▸ WHAT YOU HAVE TO DO
Print the part of the book discussion that opens with the words containing "Edna O'Brien paints" and closes with "in the village.".

▸ TEXT SHOWN
So relieved to hear none of you care for Coelho. I have been curious what the appeal is after reading a few pages in an airport "book" store and thought nunh unh.

104floremolla
Nov 21, 2017, 12:45 pm

>103 sibylline: thanks for popping by and confirming it's Coelho, not me!

105floremolla
Editado: Nov 21, 2017, 12:54 pm

The Country Girls Non-ROOT completed

Caithleen and Baba have been friends since childhood. When clever Cait wins a scholarship to study at a convent, spoilt Baba must come too. Cait has come from a troubled family where her drunkard farmer father regularly leaves her and her mother penniless while he goes on a binge. Baba's dad is the local vet and when Cait needs a place to stay, he and his wife take her in. Baba is both best friend and latent enemy, with a strong compulsion to humiliate Cait at any opportunity. Actually, she's a selfish little Madame and not very nice to anyone.

As if having come from a difficult home life wasn't enough for Cait, convent school proves a trying experience and it's not long before Baba's mischievous ways are making trouble for both girls.

This is a gentle and beautifully told tale of growing up in rural Ireland, a coming-of-age that is in danger of arriving too quickly and, eventually, the spreading of wings from a dingy bedsit in the city of Dublin.

Edna O'Brien paints a vivid picture of life on a poverty-stricken but beloved farm, from the minute details of items in the kitchen recalled by Cait, to the interaction of the girl with local worthies and ne'er-do-wells in the village.

It's clear by the time she's fourteen that Cait will become an attractive young woman, and when an older man, a married Frenchman settled locally - affectionately nick-named Mr Gentleman for his beautiful manners - takes a romantic interest in her, she can envisage no other lover but him.

This was an enjoyable, undemanding read, with a bit of grit as well as romance - although the age difference between Cait and Mr Gentlemen made that relationship a bit questionable. Hard to say whether it would have been fine back in the late fifties/early sixties - I suspect not - but it appeared anything could be overlooked if the man had status and money.

▸ ENTRIES PROVIDED
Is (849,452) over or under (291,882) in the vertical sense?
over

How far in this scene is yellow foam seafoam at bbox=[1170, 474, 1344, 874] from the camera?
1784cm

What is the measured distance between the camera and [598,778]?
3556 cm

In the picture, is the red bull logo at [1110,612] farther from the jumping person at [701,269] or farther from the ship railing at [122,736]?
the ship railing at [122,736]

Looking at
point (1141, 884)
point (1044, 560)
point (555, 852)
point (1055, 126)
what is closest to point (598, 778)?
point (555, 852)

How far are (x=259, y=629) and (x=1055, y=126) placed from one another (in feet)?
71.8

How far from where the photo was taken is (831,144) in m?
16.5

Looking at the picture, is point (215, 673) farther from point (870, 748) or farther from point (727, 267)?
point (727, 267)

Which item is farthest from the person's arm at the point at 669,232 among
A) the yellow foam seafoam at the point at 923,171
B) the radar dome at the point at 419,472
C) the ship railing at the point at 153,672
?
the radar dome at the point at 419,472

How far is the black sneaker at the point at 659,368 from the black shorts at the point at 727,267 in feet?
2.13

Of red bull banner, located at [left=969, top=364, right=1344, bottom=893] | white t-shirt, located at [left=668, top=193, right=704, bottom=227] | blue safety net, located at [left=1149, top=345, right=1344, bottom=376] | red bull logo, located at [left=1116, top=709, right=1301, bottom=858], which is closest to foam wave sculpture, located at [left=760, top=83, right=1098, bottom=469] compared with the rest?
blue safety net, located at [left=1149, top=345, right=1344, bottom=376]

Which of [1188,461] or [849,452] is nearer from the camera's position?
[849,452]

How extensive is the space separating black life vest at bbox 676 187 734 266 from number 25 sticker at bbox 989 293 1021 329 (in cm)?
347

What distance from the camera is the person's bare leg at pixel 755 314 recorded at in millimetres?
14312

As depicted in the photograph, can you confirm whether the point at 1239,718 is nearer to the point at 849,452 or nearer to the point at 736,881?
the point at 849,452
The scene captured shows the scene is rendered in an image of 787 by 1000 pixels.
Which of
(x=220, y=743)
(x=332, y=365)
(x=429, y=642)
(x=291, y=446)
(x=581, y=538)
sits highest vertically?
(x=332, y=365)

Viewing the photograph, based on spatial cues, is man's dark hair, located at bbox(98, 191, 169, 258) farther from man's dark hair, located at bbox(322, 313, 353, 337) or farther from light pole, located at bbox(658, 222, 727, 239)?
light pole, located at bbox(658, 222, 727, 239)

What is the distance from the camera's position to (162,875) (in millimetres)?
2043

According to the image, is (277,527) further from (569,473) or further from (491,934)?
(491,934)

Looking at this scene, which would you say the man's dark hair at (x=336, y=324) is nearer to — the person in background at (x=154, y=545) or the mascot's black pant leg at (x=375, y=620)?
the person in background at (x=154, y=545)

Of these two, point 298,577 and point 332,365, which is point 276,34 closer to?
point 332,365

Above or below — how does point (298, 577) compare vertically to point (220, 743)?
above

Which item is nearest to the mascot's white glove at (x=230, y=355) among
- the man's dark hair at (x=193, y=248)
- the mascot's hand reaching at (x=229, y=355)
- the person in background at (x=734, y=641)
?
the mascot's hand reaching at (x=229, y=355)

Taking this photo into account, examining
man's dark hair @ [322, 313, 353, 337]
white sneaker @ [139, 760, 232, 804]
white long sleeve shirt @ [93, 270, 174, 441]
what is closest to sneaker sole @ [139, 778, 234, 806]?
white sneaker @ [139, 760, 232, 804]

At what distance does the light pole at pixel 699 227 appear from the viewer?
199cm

▸ RESPONSE
Edna O'Brien paints a vivid picture of life on a poverty-stricken but beloved farm, from the minute details of items in the kitchen recalled by Cait, to the interaction of the girl with local worthies and ne'er-do-wells in the village.